A big hard-throwing right-hander who was a consensus top-40 prospect in all of baseball, he tore through High-A San Jose as a 20-year-old, posting a 1.57 ERA in 16 starts and striking out 12.5 batters per nine. Crick had an upper 90s fastball and big curve, but you could see even in A-ball that there was an issue, one he would never solve. He walked 5.1 batters per nine that season and the next year in Double-A it jumped to 6.1.
That lack of command eventually moved him to the bullpen, where he remains today in Pittsburgh. Seven years after they took him with the 49th pick, the Giants sent Crick and Bryan Reynolds to the Pirates for Andrew McCutchen. It looks horrible in retrospect, but that's because Reynolds has the look of a star.
No. 2: Clayton Blackburn
Crick and Blackburn were coming through the system at the same time and both were top 100 guys, but the right-handers had extremely different approaches.

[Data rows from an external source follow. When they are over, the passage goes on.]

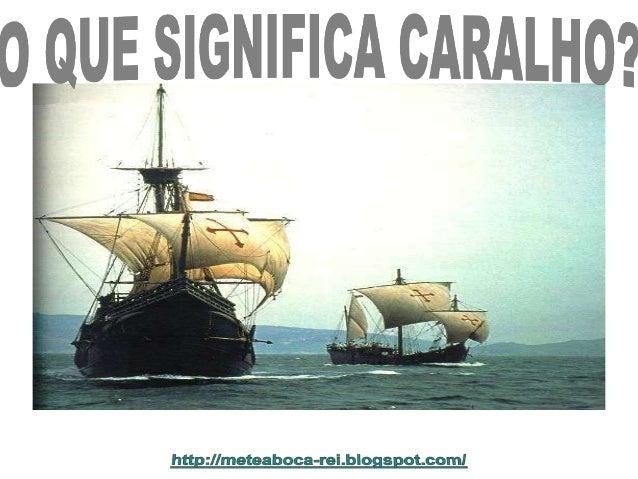 """O que significa """"CARALHO""""? Segundo a Academia Portuguesa de Letras, """"CARALHO"""" é a palavra com que se denominava a pequena ..."""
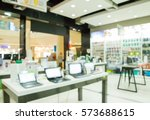 blurred interior shop with... | Shutterstock . vector #573688615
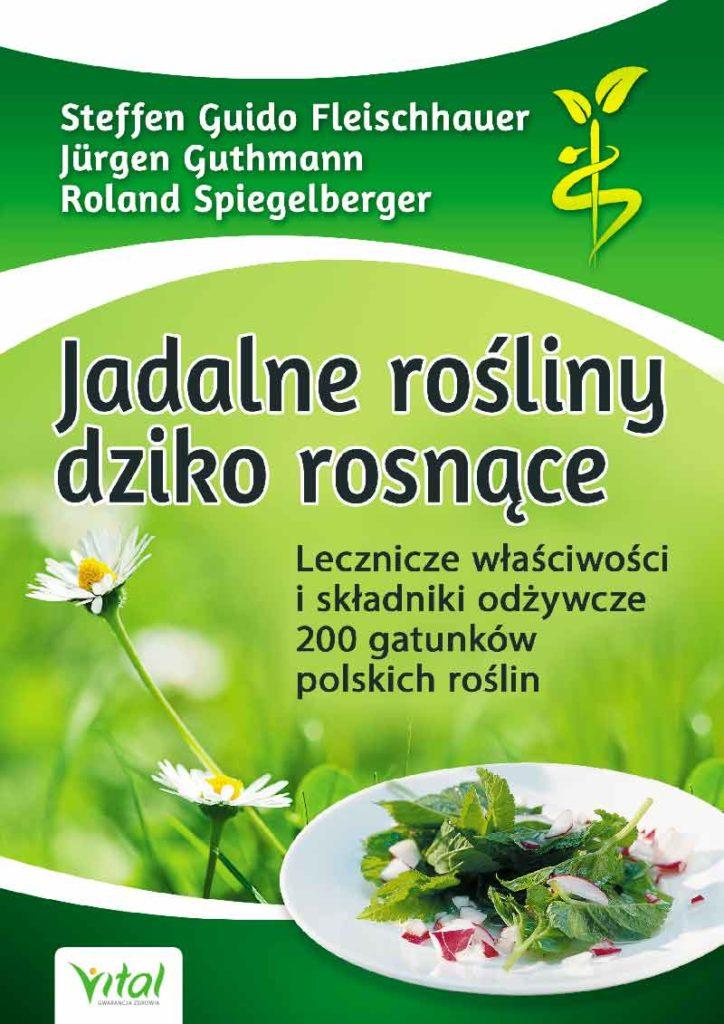 Jadalne rośliny dziko rosnące. Lecznicze właściwości i składniki odżywcze 200 gatunków polskich roślin - Okładka książki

Blackburn was your classic "command" right-hander, a young pitcher who showed the polish of a big leaguer even when he was just coming out of high school. Blackburn made 23 starts in San Jose in 2013 as a 20-year-old, striking out 138 and walking just 35. He was invited to spring training the next year and looked like someone who would be part of the rotation for the rest of the decade, but the end of this story is about as sad as it gets for recent Giants prospects. Blackburn's number dipped in the upper minors, but he was called up for four days in 2016. He didn't get into a game before the Giants sent him back to Triple-A.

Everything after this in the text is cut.